212.- REFORMA JUDICIAL.
En
medio de una situación sanitaria inédita para el país y el mundo; en vísperas
de una catástrofe comercial, financiera y económica sin precedentes; en un
período en el que la Educación está paralizada aunque se pretenda minimizar sus
consecuencias y con una situación de inseguridad creciente, al Gobierno
Nacional no se le ocurre mejor cosa que intentar la reforma del Poder Judicial.
Lo que
habría que lograr es que la Justicia funcione de acuerdo con lo que estipula la
Constitución Nacional y no reformarla con un pretendido esquema de objetivos
dudosos.
La
función principal de la Corte Suprema es ocuparse del cumplimiento cabal de los
preceptos constitucionales, tal como se expresa taxativamente en el Artículo
116 de la Ley Fundamental.
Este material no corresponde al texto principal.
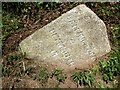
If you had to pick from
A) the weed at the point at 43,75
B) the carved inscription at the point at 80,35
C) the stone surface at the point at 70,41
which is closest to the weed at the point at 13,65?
the stone surface at the point at 70,41

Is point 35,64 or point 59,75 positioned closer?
point 59,75

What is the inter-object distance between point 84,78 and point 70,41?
0.66 metres

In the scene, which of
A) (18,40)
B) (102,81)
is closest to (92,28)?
(102,81)

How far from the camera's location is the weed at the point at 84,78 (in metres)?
4.66

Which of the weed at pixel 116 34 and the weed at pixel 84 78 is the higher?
the weed at pixel 116 34

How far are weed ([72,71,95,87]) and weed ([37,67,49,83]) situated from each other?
1.33ft

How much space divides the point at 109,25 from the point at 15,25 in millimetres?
1662

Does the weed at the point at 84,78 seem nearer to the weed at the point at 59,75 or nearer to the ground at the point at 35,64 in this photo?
the ground at the point at 35,64

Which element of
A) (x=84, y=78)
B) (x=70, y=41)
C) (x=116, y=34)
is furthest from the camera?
(x=116, y=34)

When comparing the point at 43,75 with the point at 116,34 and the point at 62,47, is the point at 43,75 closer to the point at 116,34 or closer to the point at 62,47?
the point at 62,47

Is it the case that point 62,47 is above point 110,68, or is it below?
above

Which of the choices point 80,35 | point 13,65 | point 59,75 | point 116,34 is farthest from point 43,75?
point 116,34

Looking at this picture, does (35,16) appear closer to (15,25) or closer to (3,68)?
(15,25)

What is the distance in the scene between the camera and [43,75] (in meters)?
4.72
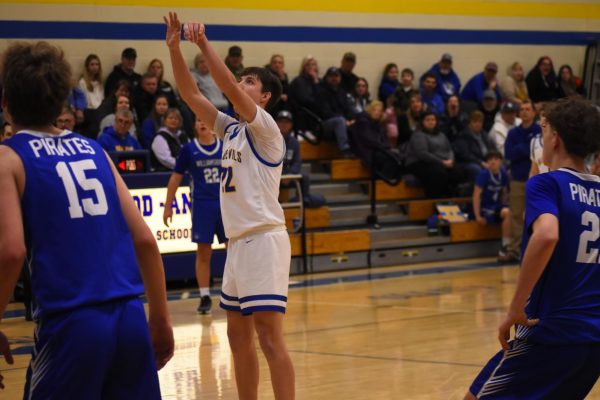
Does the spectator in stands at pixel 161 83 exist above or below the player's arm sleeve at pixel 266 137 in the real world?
above

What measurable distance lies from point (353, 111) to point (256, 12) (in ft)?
7.23

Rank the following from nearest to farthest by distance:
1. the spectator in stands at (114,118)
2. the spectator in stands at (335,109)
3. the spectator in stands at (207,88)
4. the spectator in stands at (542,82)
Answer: the spectator in stands at (114,118) → the spectator in stands at (207,88) → the spectator in stands at (335,109) → the spectator in stands at (542,82)

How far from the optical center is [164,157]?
12383mm

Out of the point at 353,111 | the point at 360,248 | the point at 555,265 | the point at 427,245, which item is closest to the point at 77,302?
the point at 555,265

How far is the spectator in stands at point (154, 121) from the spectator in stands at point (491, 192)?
463 cm

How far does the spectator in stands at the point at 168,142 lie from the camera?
1234 centimetres

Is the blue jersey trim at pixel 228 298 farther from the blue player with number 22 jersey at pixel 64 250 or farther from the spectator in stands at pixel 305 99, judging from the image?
the spectator in stands at pixel 305 99

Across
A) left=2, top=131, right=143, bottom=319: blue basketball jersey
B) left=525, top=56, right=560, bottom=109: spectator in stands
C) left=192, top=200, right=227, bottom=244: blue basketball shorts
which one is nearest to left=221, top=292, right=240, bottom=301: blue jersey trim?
left=2, top=131, right=143, bottom=319: blue basketball jersey

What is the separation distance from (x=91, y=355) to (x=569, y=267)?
1.94 metres

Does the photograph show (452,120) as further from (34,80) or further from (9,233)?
(9,233)

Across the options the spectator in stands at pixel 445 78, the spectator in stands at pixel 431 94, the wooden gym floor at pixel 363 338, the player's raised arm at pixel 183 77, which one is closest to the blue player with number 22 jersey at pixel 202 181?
the wooden gym floor at pixel 363 338

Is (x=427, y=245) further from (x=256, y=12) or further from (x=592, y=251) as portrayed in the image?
(x=592, y=251)

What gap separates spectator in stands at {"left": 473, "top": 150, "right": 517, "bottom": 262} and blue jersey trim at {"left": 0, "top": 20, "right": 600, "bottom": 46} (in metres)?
3.84

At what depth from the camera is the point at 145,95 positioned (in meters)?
13.9
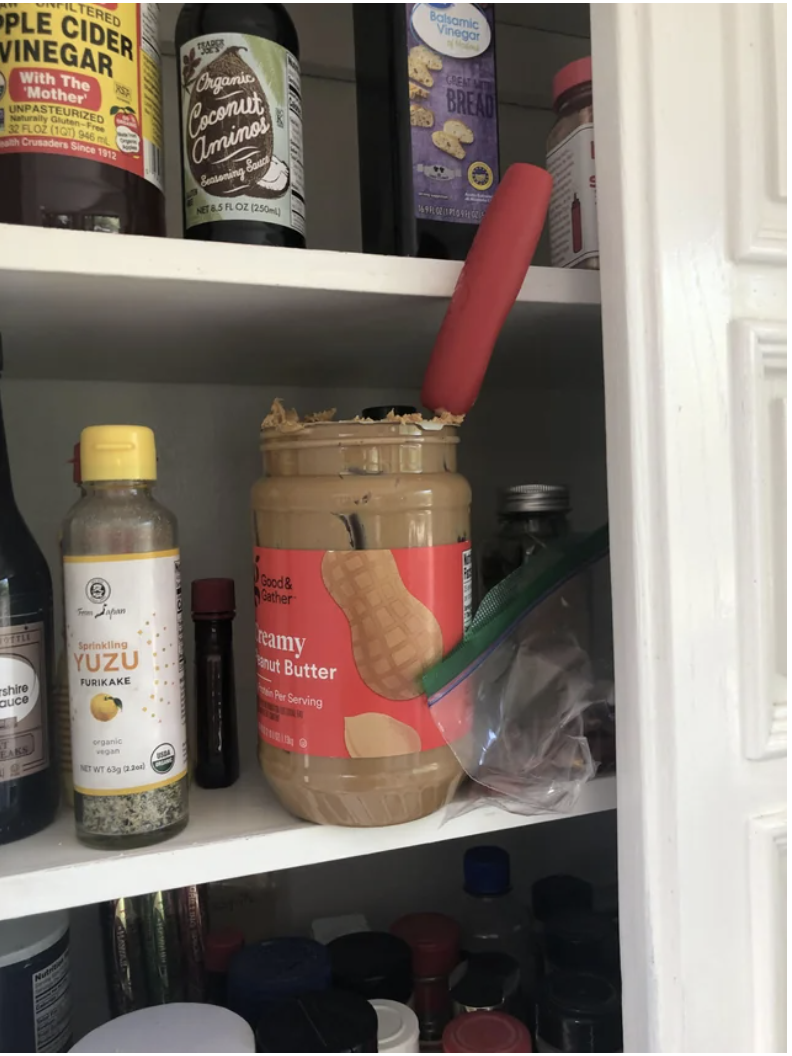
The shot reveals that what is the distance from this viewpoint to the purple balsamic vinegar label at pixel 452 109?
1.72ft

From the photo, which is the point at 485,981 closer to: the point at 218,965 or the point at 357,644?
the point at 218,965

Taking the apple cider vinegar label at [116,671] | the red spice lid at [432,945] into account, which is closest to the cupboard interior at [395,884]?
the red spice lid at [432,945]

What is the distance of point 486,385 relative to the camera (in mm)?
806

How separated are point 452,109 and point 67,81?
246mm

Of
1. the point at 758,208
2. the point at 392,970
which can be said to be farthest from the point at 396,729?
the point at 758,208

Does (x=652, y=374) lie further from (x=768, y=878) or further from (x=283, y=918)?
(x=283, y=918)

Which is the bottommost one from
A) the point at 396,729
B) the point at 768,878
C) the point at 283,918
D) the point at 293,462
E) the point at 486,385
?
the point at 283,918

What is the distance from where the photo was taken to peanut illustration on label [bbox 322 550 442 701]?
44 cm

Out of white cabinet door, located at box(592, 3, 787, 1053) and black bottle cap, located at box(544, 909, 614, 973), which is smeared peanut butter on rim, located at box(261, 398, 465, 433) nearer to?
white cabinet door, located at box(592, 3, 787, 1053)

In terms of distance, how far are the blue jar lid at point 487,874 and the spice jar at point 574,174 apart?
19.8 inches

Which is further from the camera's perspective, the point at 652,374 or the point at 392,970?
the point at 392,970

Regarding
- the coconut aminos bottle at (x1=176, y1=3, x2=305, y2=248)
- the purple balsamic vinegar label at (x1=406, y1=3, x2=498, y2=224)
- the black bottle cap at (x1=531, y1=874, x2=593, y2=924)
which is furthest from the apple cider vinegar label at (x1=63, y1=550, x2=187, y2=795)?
the black bottle cap at (x1=531, y1=874, x2=593, y2=924)

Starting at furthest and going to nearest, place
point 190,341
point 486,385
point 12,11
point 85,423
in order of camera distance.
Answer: point 486,385 → point 85,423 → point 190,341 → point 12,11

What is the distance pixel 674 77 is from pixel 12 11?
1.19ft
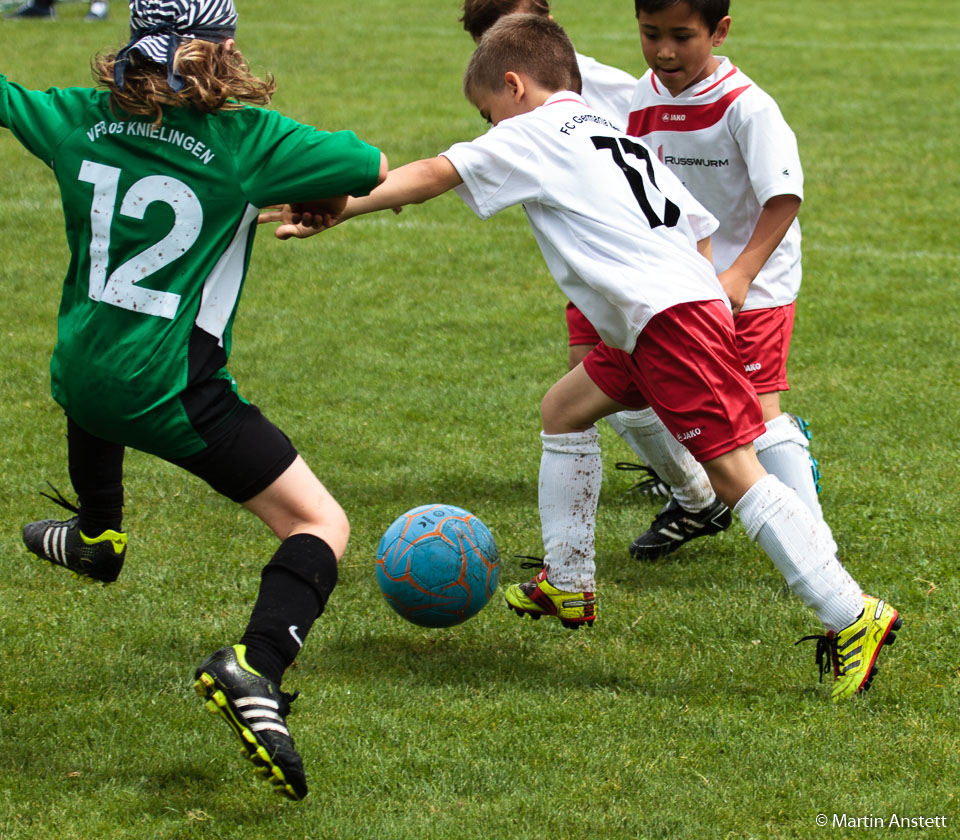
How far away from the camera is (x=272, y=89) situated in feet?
10.2

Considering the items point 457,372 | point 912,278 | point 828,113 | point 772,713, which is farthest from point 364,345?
point 828,113

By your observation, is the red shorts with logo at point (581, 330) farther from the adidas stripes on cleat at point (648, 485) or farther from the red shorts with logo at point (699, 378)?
the red shorts with logo at point (699, 378)

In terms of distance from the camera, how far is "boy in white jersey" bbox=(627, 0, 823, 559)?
13.9ft

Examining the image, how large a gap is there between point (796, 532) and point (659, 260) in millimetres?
890

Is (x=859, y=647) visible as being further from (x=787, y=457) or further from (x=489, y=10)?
(x=489, y=10)

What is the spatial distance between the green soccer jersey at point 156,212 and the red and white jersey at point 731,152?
1.68 meters

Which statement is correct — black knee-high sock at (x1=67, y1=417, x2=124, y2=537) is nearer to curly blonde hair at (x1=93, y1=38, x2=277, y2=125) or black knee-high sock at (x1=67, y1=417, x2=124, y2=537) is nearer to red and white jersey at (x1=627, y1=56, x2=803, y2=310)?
curly blonde hair at (x1=93, y1=38, x2=277, y2=125)

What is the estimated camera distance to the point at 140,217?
10.1ft

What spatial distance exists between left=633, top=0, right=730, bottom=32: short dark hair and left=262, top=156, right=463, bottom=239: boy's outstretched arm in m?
1.11

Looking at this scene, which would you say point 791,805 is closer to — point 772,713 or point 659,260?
point 772,713

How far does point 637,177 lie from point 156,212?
143 cm

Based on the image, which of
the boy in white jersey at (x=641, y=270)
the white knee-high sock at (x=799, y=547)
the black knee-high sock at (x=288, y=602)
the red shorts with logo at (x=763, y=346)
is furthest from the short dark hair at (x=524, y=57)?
the black knee-high sock at (x=288, y=602)

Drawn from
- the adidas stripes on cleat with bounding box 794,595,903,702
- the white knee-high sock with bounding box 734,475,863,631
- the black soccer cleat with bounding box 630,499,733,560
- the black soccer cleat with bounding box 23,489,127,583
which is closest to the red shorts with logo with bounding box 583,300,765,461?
the white knee-high sock with bounding box 734,475,863,631

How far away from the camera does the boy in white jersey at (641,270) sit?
3.60m
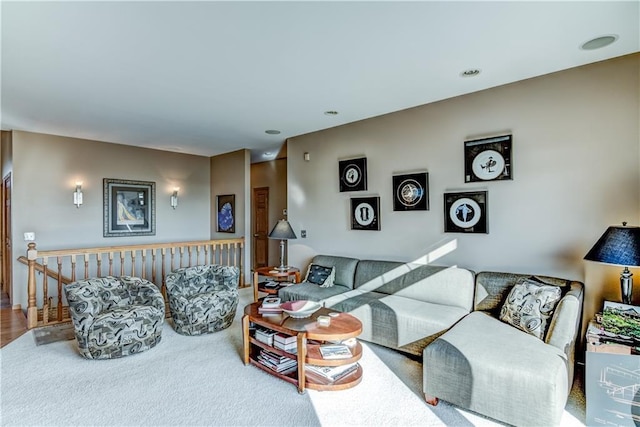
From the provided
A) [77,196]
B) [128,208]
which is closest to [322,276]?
[128,208]

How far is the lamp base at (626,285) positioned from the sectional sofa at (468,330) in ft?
0.87

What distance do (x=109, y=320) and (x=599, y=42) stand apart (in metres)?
4.58

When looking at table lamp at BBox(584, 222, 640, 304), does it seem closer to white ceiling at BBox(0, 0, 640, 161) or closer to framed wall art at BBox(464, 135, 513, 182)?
framed wall art at BBox(464, 135, 513, 182)

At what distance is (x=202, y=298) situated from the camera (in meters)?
3.79

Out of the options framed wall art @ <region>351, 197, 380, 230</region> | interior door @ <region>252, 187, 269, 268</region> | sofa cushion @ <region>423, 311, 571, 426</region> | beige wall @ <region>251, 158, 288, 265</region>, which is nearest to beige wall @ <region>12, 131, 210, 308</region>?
interior door @ <region>252, 187, 269, 268</region>

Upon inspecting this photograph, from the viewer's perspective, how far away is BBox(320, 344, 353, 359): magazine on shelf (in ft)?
8.72

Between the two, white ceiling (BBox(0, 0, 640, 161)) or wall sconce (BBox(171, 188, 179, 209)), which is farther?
wall sconce (BBox(171, 188, 179, 209))

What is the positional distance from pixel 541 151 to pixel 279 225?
10.6 feet

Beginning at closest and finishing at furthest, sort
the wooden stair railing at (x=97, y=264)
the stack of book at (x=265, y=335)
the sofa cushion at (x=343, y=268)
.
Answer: the stack of book at (x=265, y=335) → the wooden stair railing at (x=97, y=264) → the sofa cushion at (x=343, y=268)

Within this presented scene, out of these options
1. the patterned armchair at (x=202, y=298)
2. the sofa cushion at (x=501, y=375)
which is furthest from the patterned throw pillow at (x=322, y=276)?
the sofa cushion at (x=501, y=375)

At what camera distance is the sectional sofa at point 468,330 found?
212 centimetres

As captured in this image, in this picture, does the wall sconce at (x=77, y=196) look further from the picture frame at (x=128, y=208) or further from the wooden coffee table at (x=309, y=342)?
the wooden coffee table at (x=309, y=342)

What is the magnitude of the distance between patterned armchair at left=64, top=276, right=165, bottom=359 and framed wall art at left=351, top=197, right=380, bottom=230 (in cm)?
252

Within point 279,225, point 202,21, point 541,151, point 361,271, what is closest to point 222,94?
point 202,21
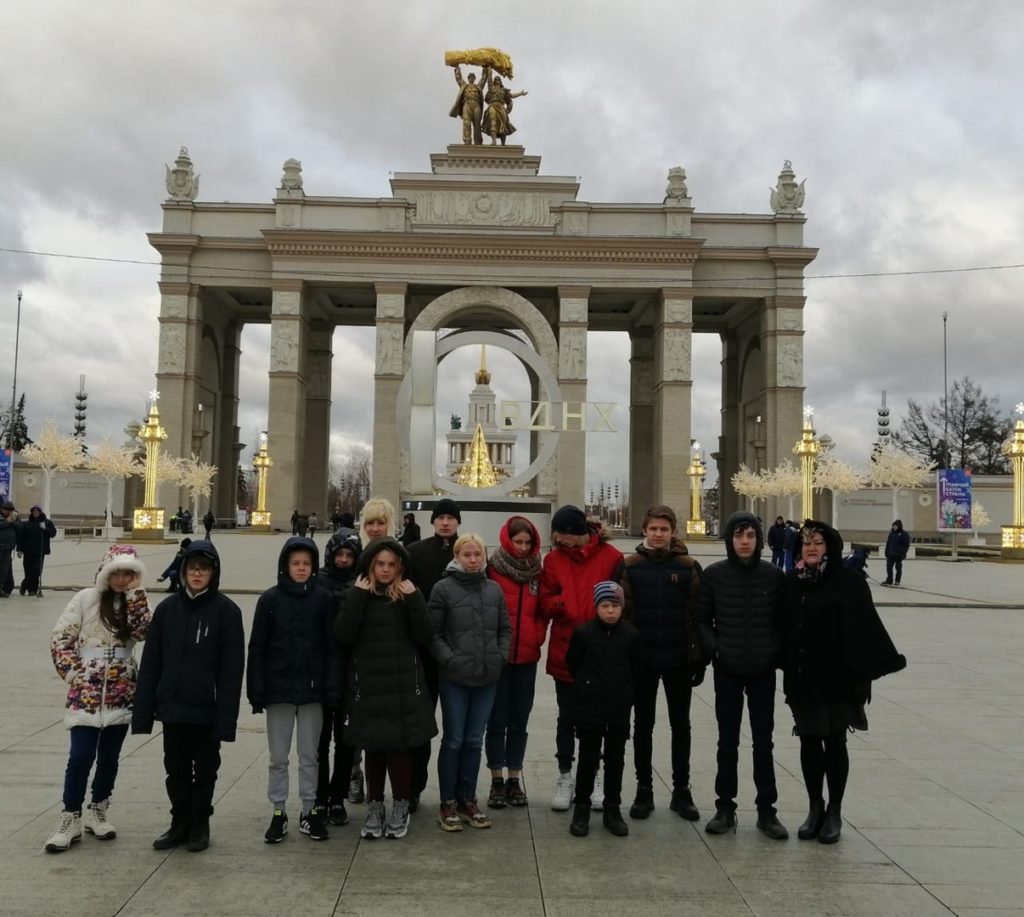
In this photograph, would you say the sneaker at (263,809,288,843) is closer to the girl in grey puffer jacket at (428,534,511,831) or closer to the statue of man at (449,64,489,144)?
the girl in grey puffer jacket at (428,534,511,831)

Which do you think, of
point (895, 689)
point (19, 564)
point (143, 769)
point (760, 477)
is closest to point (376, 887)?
point (143, 769)

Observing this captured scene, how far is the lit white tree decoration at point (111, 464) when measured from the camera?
44938 mm

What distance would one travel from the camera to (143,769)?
6352mm

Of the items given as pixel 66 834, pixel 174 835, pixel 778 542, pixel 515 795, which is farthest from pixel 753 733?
pixel 778 542

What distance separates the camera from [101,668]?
5055mm

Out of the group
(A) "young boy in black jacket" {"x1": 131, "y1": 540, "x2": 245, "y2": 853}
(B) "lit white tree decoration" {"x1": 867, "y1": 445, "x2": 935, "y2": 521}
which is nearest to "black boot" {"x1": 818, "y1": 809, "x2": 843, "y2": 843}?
(A) "young boy in black jacket" {"x1": 131, "y1": 540, "x2": 245, "y2": 853}

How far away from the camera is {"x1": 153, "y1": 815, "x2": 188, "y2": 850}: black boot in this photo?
15.9ft

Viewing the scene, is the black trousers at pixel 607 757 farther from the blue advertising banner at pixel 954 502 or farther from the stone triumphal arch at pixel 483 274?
the stone triumphal arch at pixel 483 274

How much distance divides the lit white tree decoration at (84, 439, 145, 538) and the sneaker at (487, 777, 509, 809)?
137ft

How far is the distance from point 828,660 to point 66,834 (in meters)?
4.17

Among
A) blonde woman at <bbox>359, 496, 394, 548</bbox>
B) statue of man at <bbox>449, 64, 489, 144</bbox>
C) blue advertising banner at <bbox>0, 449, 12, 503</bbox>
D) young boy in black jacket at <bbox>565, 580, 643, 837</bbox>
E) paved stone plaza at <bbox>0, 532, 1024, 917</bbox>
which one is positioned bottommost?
paved stone plaza at <bbox>0, 532, 1024, 917</bbox>

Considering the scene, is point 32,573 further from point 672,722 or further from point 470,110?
point 470,110

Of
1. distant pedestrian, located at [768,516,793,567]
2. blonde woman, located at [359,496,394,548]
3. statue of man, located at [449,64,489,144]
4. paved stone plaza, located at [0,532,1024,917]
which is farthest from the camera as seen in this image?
statue of man, located at [449,64,489,144]

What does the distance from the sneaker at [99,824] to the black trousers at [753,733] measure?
10.9ft
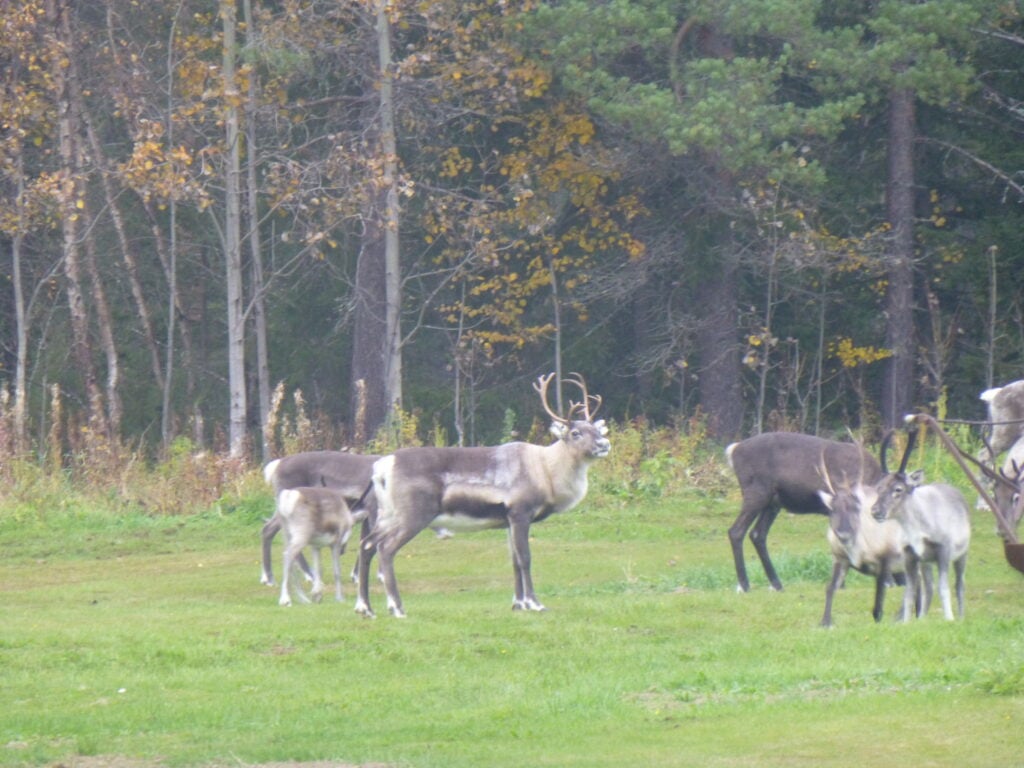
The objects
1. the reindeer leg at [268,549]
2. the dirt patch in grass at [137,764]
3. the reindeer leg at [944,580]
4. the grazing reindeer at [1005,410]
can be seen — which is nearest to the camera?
the dirt patch in grass at [137,764]

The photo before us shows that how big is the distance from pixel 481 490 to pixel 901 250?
14252mm

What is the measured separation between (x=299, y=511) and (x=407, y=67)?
1243 centimetres

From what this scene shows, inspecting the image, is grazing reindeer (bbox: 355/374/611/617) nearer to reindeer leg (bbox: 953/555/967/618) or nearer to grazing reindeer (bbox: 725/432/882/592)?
grazing reindeer (bbox: 725/432/882/592)

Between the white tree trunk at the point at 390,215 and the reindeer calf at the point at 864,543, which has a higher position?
the white tree trunk at the point at 390,215

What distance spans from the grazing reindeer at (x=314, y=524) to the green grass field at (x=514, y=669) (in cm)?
31

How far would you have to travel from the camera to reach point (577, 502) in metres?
14.7

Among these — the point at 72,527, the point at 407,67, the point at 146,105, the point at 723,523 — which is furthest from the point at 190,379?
the point at 723,523

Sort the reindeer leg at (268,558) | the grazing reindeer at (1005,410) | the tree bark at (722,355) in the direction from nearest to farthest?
the reindeer leg at (268,558) → the grazing reindeer at (1005,410) → the tree bark at (722,355)

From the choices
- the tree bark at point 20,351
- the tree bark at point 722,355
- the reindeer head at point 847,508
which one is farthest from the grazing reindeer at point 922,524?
the tree bark at point 722,355

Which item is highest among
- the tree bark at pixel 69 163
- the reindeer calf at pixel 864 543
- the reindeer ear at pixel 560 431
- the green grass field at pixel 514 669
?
the tree bark at pixel 69 163

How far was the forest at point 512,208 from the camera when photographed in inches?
979

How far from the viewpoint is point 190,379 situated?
103 feet

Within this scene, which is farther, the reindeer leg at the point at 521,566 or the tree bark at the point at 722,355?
the tree bark at the point at 722,355

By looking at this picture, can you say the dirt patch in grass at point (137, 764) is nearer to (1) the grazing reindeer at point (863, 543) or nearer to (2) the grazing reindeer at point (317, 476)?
(1) the grazing reindeer at point (863, 543)
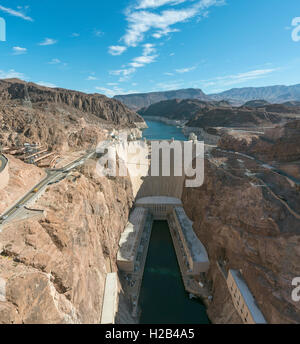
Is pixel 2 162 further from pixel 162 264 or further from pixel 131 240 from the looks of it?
pixel 162 264

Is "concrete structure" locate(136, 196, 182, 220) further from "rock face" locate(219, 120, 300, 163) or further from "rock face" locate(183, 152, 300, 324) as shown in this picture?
"rock face" locate(219, 120, 300, 163)

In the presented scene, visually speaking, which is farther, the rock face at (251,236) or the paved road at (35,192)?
the rock face at (251,236)

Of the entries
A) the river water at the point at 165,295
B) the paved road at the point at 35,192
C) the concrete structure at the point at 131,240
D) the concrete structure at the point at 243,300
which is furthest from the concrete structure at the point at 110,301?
the concrete structure at the point at 243,300

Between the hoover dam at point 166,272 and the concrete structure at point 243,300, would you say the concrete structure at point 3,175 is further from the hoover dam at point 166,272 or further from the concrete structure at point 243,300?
the concrete structure at point 243,300

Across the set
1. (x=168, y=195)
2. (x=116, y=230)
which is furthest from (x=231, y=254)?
(x=168, y=195)

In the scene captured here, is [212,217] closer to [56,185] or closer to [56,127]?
[56,185]

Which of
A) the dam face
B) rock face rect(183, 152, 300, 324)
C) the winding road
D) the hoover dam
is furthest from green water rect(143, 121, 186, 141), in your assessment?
the winding road
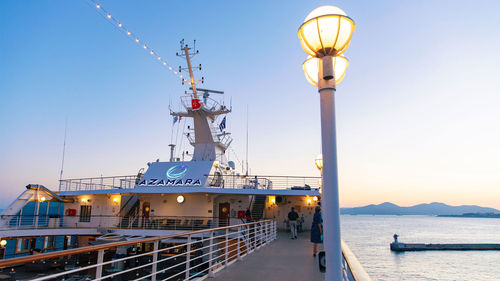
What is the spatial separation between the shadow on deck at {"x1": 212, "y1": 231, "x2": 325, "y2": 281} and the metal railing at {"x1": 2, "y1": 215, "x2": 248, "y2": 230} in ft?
28.8

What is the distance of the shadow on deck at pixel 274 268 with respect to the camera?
680cm

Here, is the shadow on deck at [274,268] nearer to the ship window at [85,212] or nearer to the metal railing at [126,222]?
the metal railing at [126,222]

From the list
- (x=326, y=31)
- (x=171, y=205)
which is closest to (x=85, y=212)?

Dichas funciones no se solucionan con la ampliación
arbitraria del número de integrantes ni con la creación de salas especiales
para cada fuero, pues para ello están los Tribunales y Cámaras ya existentes.
Por
otra parte, se pretende transparentar la decisión con la creación de una
Comisión asesora de dudosa, por no decir inexistente, imparcialidad de
criterios.
Finalmente,
¿se ha pensado en el presupuesto que deberá necesitarse para la implementación
de tan delirante aumento del gasto público, en momentos de crisis como la que
transitamos por enésima vez? En definitiva un proyecto como mínimo, inoportuno.